### abstract ###
One of the most critical problems we face in the study of biological systems is building accurate statistical descriptions of them.
This problem has been particularly challenging because biological systems typically contain large numbers of interacting elements, which precludes the use of standard brute force approaches.
Recently, though, several groups have reported that there may be an alternate strategy.
The reports show that reliable statistical models can be built without knowledge of all the interactions in a system; instead, pairwise interactions can suffice.
These findings, however, are based on the analysis of small subsystems.
Here, we ask whether the observations will generalize to systems of realistic size, that is, whether pairwise models will provide reliable descriptions of true biological systems.
Our results show that, in most cases, they will not.
The reason is that there is a crossover in the predictive power of pairwise models: If the size of the subsystem is below the crossover point, then the results have no predictive power for large systems.
If the size is above the crossover point, then the results may have predictive power.
This work thus provides a general framework for determining the extent to which pairwise models can be used to predict the behavior of large biological systems.
Applied to neural data, the size of most systems studied so far is below the crossover point.
### introduction ###
Many fundamental questions in biology are naturally treated in a probabilistic setting.
For instance, deciphering the neural code requires knowledge of the probability of observing patterns of activity in response to stimuli CITATION ; determining which features of a protein are important for correct folding requires knowledge of the probability that a particular sequence of amino acids folds naturally CITATION, CITATION ; and determining the patterns of foraging of animals and their social and individual behavior requires knowledge of the distribution of food and species over both space and time CITATION CITATION .
Constructing these probability distributions is, however, hard.
There are several reasons for this: biological systems are composed of large numbers of elements, and so can exhibit a huge number of configurations in fact, an exponentially large number, ii the elements typically interact with each other, making it impossible to view the system as a collection of independent entities, and iii because of technological considerations, the descriptions of biological systems have to be built from very little data.

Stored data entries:
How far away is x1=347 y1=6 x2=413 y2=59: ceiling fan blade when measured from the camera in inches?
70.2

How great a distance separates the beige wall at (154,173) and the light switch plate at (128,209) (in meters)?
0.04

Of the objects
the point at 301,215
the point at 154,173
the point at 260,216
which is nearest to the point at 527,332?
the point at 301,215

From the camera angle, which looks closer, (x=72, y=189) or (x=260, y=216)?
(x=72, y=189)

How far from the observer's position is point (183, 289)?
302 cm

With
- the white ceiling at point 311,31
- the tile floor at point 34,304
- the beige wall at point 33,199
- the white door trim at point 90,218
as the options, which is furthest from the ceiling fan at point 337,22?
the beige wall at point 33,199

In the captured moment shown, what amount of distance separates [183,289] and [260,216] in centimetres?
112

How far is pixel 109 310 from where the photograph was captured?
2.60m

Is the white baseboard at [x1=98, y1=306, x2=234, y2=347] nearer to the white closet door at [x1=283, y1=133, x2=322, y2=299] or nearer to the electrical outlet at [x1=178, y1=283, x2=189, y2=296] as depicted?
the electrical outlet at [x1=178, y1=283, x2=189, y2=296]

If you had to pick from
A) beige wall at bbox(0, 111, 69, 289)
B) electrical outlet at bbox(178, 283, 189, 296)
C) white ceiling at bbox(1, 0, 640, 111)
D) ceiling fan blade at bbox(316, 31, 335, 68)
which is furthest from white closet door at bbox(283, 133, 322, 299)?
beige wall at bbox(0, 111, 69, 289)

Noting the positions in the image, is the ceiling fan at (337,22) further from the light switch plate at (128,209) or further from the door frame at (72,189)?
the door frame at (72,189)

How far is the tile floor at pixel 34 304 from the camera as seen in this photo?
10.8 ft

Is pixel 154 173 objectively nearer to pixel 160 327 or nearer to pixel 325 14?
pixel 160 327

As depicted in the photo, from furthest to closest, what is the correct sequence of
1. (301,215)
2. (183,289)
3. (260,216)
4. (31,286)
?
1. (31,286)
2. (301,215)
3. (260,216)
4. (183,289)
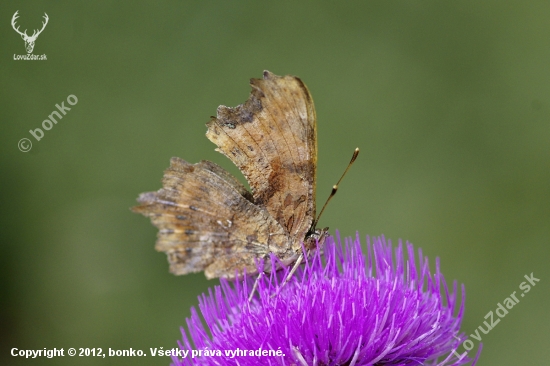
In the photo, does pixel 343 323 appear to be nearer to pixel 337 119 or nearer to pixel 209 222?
pixel 209 222

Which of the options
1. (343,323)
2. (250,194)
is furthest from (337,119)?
(343,323)

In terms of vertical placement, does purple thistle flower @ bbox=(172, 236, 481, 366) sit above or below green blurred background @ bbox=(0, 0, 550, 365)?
below

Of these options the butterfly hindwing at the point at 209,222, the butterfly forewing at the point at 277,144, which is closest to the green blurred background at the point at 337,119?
the butterfly hindwing at the point at 209,222

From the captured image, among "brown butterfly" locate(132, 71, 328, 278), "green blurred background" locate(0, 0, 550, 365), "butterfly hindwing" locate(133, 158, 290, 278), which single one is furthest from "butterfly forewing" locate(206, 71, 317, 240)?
"green blurred background" locate(0, 0, 550, 365)

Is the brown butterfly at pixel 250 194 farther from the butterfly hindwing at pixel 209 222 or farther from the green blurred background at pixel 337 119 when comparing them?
the green blurred background at pixel 337 119

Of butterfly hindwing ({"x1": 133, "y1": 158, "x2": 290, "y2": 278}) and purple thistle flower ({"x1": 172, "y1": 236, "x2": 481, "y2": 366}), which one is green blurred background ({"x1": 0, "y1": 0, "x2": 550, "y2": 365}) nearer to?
butterfly hindwing ({"x1": 133, "y1": 158, "x2": 290, "y2": 278})

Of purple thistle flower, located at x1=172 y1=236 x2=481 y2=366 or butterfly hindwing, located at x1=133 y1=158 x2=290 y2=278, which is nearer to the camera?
purple thistle flower, located at x1=172 y1=236 x2=481 y2=366
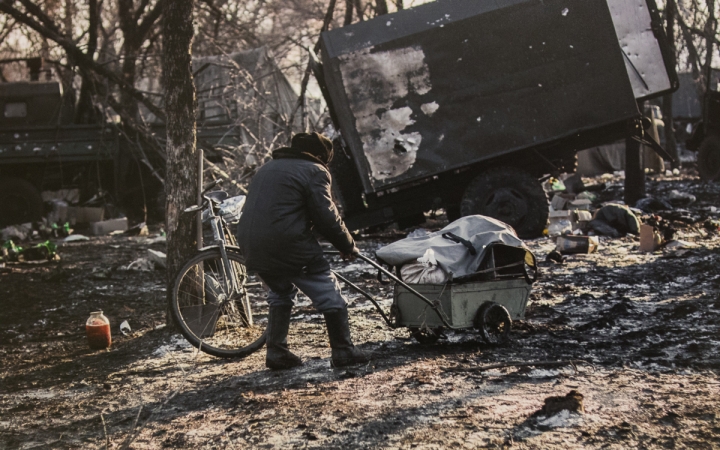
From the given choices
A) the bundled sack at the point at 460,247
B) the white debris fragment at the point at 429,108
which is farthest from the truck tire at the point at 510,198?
the bundled sack at the point at 460,247

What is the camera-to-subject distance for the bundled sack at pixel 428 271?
17.6 ft

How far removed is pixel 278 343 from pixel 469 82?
6.13 metres

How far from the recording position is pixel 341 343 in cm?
503

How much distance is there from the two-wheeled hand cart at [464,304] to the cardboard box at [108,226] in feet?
36.6

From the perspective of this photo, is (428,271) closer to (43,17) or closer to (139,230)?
(43,17)

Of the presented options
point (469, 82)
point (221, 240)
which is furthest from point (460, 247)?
point (469, 82)

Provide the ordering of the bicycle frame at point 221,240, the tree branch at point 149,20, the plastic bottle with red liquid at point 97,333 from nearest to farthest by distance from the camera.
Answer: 1. the bicycle frame at point 221,240
2. the plastic bottle with red liquid at point 97,333
3. the tree branch at point 149,20

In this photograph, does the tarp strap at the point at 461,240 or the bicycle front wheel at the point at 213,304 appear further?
the bicycle front wheel at the point at 213,304

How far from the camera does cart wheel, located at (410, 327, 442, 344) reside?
5.58m

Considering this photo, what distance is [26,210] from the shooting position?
1580 centimetres

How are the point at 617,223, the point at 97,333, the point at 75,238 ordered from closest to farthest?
the point at 97,333, the point at 617,223, the point at 75,238

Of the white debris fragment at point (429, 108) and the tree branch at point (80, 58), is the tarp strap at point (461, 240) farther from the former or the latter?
the tree branch at point (80, 58)

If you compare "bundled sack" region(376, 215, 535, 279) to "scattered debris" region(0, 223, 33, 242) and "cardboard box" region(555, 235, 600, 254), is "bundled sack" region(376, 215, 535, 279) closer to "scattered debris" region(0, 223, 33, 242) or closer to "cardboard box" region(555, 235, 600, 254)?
"cardboard box" region(555, 235, 600, 254)

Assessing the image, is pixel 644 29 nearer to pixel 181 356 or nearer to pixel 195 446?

ASSIGNMENT
How would the text on pairwise statistical models of large biological systems go on after its final sentence? Continue it.

ANSWER BOX
For example, with current technology in neuroscience, we can record simultaneously from only about 100 neurons out of approximately 100 billion in the human brain.
So, not only are we faced with the problem of estimating probability distributions in high dimensional spaces, we must do this based on a small fraction of the neurons in the network.
Despite these apparent difficulties, recent work has suggested that the situation may be less bleak than it seems, and that an accurate statistical description of systems can be achieved without having to examine all possible configurations CITATION, CITATION, CITATION CITATION.
One merely has to measure the probability distribution over pairs of elements and use those to build the full distribution.
These pairwise models potentially offer a fundamental simplification, as the number of pairs is quadratic in the number of elements, not exponential.
However, support for the efficacy of pairwise models has, necessarily, come from relatively small subsystems small enough that the true probability distribution could be measured experimentally CITATION CITATION, CITATION.
While these studies have provided a key first step, a critical question remains: will the results from the analysis of these small subsystems extrapolate to large ones?
That is, if a pairwise model predicts the probability distribution for a subset of the elements in a system, will it also predict the probability distribution for the whole system?
Here we find that, for a biologically relevant class of systems, this question can be answered quantitatively and, importantly, generically independent of many of the details of the biological system under consideration.
And the answer is, generally, no.
In this paper, we explain, both analytically and with simulations, why this is the case.